Der Fall der Skeptizismus-Projekte: Eine Analyse der Schließung von Al-Hurra und das Ende des atheistischen Diskurses

Von
Dr. Haitham Talaat
Nach Jahren unermüdlicher Versuche, die Grundfesten des islamischen Glaubens über den Sender "Al-Hurra" in Zweifel zu ziehen, fiel nun offiziell der Vorhang für dieses Projekt, das von Ibrahim Issa und seinen Anhängern zur Verbreitung atheistischer und skeptizistischer Ideen vorangetrieben wurde.
Diese Medienplattform bemühte sich beharrlich darum, Leugnern der Religion Raum zu geben und jene Symbole aufzuwerten, die der islamischen Identität feindselig gegenüberstehen.
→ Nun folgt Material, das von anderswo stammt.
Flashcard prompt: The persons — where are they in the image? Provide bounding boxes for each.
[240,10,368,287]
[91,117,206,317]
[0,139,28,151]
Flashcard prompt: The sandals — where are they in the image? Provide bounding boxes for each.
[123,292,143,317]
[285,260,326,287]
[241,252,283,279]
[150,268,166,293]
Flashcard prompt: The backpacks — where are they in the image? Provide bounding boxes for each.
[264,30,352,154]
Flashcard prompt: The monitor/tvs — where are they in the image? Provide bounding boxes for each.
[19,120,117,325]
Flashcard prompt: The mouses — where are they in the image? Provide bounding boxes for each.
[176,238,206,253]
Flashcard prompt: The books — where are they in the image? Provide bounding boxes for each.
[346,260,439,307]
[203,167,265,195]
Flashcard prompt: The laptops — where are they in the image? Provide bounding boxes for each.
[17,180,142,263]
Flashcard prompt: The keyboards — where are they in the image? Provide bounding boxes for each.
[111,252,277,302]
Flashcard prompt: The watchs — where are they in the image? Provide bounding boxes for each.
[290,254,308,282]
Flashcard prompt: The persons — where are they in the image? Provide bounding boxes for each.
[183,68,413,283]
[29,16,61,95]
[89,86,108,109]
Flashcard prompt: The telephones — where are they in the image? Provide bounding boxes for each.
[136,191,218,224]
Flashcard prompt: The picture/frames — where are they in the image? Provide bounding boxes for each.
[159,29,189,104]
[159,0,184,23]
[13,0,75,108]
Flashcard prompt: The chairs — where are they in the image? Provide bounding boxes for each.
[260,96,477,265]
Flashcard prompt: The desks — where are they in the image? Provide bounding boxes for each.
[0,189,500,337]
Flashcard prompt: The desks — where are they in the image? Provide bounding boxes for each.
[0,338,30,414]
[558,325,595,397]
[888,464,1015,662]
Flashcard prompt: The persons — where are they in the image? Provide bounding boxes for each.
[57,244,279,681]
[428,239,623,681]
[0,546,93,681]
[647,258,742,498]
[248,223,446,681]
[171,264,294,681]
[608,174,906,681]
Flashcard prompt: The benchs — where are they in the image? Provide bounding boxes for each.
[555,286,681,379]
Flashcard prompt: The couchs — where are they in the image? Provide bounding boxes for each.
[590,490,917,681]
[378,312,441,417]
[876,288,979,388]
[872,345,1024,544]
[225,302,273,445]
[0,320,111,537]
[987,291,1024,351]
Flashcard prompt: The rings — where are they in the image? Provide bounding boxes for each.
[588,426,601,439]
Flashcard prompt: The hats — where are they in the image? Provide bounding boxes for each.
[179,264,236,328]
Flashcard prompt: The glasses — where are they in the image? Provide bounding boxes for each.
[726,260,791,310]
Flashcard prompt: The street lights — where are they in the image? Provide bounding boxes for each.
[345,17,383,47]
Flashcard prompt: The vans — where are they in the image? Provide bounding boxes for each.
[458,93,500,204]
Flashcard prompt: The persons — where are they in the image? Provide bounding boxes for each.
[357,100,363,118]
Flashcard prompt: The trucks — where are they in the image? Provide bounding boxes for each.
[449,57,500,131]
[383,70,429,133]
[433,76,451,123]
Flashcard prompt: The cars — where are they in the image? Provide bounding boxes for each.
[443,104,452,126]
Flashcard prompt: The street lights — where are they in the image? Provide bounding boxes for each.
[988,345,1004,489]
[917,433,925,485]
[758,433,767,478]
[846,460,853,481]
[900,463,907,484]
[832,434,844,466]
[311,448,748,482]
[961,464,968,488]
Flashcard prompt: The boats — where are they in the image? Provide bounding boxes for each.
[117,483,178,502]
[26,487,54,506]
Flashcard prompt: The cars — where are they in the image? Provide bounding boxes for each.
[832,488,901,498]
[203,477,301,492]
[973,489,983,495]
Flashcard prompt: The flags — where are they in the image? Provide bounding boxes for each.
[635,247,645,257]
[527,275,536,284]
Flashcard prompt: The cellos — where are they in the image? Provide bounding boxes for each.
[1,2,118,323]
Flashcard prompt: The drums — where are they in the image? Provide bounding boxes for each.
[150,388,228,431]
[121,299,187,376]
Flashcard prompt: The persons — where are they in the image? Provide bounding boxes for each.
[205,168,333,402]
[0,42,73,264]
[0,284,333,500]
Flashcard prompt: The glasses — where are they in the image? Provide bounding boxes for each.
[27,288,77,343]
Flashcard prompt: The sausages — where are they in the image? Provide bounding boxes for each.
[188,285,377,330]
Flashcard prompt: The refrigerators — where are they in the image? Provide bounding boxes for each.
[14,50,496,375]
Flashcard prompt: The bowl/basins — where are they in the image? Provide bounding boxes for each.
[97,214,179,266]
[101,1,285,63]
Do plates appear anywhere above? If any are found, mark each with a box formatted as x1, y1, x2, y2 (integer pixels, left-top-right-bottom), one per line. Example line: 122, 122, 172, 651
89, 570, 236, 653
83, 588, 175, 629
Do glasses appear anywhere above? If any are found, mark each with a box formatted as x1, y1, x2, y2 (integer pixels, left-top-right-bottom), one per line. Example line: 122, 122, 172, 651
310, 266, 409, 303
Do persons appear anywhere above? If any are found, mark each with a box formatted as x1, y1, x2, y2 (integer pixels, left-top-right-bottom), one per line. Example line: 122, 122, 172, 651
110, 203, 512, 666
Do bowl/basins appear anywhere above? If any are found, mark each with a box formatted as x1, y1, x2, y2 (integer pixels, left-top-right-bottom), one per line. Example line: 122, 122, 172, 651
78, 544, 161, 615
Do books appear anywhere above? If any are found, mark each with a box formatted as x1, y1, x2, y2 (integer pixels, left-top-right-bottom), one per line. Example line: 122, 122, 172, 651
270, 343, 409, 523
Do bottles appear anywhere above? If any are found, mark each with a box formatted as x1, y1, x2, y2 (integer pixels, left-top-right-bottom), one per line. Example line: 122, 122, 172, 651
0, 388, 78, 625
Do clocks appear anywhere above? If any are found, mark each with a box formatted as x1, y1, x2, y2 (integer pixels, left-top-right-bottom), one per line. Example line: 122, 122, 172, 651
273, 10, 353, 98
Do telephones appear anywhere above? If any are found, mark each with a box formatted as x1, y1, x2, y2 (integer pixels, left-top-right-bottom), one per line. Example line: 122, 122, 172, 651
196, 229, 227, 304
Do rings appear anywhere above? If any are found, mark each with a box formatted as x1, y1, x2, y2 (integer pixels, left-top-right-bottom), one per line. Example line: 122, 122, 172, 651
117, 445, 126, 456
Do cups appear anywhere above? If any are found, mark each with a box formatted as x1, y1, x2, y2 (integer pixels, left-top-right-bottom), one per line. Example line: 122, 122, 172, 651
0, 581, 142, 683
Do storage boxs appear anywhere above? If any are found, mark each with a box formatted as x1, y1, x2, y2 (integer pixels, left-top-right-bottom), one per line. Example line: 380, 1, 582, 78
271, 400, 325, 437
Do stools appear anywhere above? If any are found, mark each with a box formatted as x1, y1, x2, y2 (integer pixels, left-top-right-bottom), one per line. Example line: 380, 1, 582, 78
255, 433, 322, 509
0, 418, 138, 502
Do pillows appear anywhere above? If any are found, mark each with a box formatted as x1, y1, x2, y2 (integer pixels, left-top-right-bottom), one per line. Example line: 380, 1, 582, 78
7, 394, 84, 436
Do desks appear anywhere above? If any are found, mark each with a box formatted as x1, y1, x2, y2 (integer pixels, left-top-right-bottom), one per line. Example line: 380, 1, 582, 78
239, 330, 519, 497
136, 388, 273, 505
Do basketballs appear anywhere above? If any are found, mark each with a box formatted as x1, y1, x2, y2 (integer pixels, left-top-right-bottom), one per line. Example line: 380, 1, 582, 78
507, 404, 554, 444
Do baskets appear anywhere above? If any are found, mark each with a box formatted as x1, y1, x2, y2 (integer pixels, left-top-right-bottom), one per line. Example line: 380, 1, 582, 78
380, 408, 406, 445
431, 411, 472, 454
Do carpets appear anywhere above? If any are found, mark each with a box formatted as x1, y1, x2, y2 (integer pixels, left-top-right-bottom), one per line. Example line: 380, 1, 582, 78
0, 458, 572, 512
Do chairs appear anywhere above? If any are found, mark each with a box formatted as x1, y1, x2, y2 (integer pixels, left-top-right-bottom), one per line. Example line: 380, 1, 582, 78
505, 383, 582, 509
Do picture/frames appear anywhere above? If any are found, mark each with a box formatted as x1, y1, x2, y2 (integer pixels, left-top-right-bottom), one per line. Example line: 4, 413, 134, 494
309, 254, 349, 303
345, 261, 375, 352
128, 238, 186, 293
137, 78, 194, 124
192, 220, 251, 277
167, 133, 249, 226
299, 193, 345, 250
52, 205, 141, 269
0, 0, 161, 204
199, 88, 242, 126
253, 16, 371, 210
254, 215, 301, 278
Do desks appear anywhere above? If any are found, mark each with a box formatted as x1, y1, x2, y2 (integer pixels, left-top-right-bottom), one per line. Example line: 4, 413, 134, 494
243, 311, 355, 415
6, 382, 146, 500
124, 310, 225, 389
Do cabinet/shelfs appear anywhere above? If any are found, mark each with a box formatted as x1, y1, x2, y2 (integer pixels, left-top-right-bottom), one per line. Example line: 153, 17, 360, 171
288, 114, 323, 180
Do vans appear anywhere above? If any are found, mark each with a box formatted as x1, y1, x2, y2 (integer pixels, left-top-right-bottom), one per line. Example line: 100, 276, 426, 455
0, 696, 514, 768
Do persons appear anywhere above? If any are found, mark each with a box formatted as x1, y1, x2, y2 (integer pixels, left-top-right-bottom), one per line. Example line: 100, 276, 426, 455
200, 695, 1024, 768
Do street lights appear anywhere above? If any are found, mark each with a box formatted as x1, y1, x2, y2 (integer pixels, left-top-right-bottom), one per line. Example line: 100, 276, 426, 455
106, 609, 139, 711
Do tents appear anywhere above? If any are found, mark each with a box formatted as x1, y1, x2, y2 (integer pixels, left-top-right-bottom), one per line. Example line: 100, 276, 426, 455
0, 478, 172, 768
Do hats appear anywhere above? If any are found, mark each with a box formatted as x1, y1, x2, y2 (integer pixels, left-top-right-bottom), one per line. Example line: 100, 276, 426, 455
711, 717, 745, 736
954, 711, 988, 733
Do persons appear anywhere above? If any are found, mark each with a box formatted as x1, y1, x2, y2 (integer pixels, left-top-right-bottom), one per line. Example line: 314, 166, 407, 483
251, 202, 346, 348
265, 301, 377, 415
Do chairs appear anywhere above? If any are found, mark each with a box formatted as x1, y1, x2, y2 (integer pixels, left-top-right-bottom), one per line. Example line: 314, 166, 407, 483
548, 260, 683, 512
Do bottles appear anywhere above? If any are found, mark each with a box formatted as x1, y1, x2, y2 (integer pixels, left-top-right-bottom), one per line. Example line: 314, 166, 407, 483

Dies ging so weit, dass Persönlichkeiten gefeiert wurden, die offen zur Besetzung muslimischer Länder aufriefen, in dem Versuch, das Vertrauen der Menschen in ihre Werte und Prinzipien zu erschüttern.
Ein zwangsläufiges Ende für wertefeindliche Plattformen
Die Entscheidung, die Finanzierung des Senders einzustellen und ihn endgültig zu schließen, stellt das natürliche Ende jeder Plattform dar, die die Werte der Gesellschaft bekämpft und versucht, die Säulen ihres Glaubens zu untergraben. Historische und reale Fakten bestätigen, dass Projekte, denen es an moralischen Wurzeln und erkenntnistheoretischer Aufrichtigkeit mangelt, dem Bewusstsein der Umma und ihrem Festhalten an der Religion nicht lange standhalten können.
Dieses Ereignis ist nicht bloß die Schließung eines Fernsehsenders, sondern die Erklärung des kläglichen Scheiterns eines Diskurses der Verwestlichung und des Zweifels, der versuchte, sich dem arabischen und muslimischen Geist aufzuzwingen. Es bleibt die Gewissheit, dass das, was den Menschen nützt, auf der Erde Bestand hat, während der Schaum vergeht.